Data items:
--------------------------------

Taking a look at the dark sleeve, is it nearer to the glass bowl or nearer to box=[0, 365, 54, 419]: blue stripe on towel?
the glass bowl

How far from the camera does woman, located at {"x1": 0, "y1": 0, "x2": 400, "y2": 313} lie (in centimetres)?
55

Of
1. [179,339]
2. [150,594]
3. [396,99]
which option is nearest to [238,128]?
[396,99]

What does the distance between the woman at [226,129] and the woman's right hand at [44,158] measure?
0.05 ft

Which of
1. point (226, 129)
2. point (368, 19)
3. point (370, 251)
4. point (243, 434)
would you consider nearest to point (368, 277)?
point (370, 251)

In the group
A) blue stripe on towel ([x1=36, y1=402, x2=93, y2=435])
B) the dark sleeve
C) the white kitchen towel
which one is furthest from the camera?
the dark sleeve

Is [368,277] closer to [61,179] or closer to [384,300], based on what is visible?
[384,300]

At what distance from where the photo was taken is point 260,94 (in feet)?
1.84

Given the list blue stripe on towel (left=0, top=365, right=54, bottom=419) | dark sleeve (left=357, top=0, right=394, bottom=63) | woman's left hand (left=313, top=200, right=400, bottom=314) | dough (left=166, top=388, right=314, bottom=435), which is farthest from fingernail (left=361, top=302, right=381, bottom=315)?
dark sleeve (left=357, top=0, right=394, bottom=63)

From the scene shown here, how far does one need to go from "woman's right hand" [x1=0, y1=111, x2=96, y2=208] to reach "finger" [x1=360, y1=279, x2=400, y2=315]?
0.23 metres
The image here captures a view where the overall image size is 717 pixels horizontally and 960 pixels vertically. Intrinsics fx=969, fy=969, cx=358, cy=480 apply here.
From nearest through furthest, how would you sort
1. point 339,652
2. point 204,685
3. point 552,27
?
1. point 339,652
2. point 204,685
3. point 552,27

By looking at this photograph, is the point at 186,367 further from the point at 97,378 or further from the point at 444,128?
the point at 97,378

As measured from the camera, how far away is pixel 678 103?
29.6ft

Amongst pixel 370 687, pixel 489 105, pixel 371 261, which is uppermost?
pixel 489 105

--------------------------------

*Short exercise*:
Format the lines from the one containing "By looking at" through the last line of the data items as a Markdown table with the columns Row and Line, numbering each row and omitting blank lines.

*Response below*:
| Row | Line |
|---|---|
| 1 | By looking at this photograph, is the point at 186,367 further from the point at 97,378 or further from the point at 444,128? |
| 2 | the point at 97,378 |
| 3 | As measured from the camera, how far away is pixel 678 103? |
| 4 | 29.6ft |
| 5 | Amongst pixel 370 687, pixel 489 105, pixel 371 261, which is uppermost? |
| 6 | pixel 489 105 |